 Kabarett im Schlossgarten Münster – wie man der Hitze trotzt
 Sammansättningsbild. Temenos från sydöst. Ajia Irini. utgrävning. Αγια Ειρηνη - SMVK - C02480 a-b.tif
--
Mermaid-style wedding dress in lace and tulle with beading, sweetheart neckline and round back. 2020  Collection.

**Task details**
Would you retype exactly the lines above, from the line with "Kabarett im Schlossgarten" to the line with "Sammansättningsbild. Temenos från", with both end lines kept and nothing more?

**Written solution**
 Kabarett im Schlossgarten Münster – wie man der Hitze trotzt
 Sammansättningsbild. Temenos från sydöst. Ajia Irini. utgrävning. Αγια Ειρηνη - SMVK - C02480 a-b.tif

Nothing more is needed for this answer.